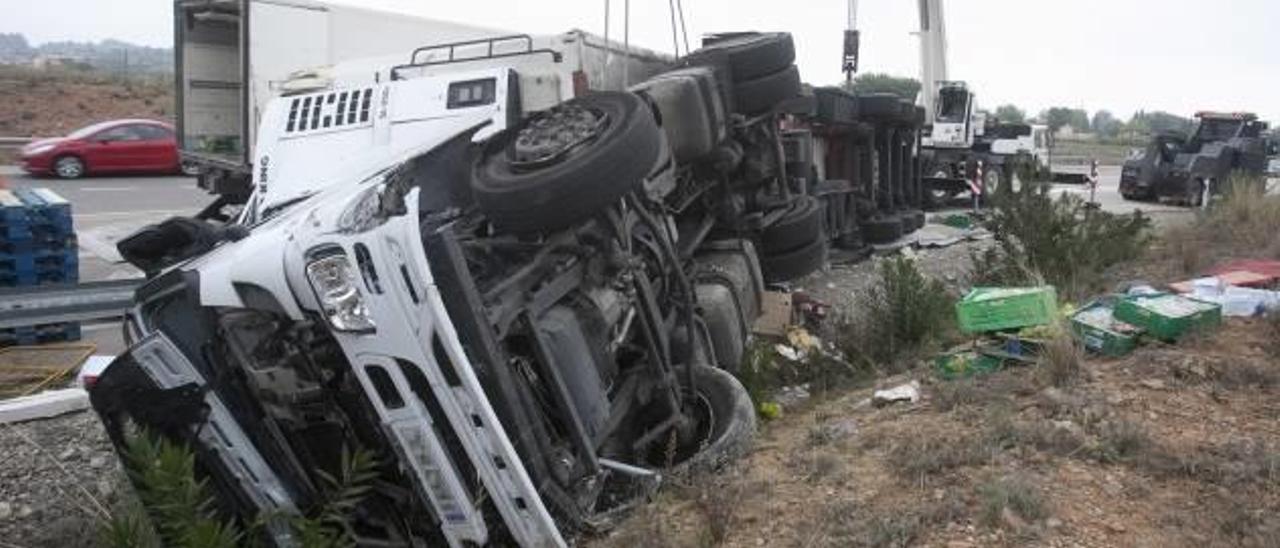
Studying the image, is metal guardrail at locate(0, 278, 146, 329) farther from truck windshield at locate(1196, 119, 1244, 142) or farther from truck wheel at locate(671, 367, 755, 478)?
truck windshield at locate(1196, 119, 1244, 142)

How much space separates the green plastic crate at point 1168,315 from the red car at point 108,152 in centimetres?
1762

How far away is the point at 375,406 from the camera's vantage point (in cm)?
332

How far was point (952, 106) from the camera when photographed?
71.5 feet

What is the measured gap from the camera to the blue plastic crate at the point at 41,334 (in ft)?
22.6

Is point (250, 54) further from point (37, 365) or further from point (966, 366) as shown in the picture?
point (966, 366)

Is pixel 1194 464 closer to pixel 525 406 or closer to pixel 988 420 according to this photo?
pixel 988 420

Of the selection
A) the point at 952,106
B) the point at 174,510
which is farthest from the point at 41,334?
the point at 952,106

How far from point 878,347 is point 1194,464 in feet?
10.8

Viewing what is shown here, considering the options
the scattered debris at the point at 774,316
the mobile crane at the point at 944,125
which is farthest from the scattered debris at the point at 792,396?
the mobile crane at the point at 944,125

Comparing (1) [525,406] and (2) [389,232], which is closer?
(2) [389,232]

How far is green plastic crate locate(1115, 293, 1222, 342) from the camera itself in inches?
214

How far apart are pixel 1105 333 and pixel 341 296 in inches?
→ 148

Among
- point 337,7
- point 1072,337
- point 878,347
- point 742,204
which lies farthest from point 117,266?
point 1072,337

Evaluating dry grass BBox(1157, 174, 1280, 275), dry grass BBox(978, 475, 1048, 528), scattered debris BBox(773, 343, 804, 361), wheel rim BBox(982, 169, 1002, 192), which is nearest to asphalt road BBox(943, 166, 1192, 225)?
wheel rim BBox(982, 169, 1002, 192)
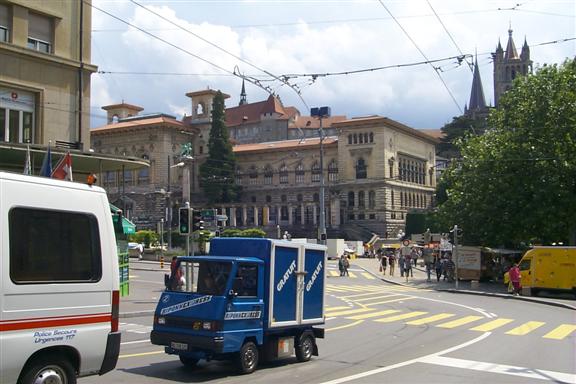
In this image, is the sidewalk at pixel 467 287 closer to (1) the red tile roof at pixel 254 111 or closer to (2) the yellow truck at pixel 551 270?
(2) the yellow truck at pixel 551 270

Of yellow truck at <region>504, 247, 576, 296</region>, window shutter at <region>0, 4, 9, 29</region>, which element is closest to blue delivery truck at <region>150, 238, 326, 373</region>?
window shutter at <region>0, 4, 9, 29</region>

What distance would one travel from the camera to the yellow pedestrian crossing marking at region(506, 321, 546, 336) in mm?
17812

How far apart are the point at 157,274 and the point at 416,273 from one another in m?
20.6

---

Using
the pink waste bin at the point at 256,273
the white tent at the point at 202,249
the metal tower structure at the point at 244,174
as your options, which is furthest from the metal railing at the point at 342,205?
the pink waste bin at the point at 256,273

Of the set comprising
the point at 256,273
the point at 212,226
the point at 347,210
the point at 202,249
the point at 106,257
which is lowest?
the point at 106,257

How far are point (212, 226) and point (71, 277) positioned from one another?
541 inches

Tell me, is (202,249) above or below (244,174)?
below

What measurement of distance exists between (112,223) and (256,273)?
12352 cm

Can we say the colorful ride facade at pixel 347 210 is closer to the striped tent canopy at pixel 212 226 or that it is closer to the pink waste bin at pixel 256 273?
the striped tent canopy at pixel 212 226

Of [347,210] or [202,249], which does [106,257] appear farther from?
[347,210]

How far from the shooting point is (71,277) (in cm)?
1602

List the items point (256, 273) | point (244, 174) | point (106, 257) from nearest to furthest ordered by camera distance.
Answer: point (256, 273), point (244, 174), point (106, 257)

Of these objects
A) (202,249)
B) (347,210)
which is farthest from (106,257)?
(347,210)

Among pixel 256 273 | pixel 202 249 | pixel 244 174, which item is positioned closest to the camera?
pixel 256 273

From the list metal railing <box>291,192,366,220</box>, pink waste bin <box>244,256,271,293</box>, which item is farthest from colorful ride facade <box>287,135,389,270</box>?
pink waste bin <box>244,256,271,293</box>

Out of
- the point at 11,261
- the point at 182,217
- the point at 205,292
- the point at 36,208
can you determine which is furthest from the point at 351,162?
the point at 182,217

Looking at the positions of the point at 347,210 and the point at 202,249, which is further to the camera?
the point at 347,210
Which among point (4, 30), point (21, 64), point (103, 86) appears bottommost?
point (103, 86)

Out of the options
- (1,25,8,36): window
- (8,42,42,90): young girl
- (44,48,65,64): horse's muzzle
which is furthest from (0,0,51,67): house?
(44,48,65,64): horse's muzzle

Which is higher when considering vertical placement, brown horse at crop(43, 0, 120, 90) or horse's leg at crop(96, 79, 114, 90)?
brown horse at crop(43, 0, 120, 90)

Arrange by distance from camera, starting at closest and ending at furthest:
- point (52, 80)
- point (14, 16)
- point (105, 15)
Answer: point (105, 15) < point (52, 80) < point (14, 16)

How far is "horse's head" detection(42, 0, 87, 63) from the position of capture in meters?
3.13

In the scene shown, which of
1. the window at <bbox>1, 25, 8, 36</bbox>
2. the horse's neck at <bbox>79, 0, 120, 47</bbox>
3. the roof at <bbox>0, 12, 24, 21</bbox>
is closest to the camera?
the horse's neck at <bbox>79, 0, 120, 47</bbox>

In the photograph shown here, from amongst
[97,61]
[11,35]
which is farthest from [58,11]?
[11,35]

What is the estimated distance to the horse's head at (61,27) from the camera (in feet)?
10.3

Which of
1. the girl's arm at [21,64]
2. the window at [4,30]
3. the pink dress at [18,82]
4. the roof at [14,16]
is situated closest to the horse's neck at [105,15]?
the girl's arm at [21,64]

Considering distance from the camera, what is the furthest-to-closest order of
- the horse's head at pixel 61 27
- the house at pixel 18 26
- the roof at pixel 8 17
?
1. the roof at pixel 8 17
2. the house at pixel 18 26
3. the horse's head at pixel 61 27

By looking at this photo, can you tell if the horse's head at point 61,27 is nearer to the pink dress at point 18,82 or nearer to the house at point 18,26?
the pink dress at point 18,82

* _TASK GOAL_:
Count the lines in the records above that contain the string "girl", with case counting, and reply with the number alone.

* _FULL SOLUTION_:
3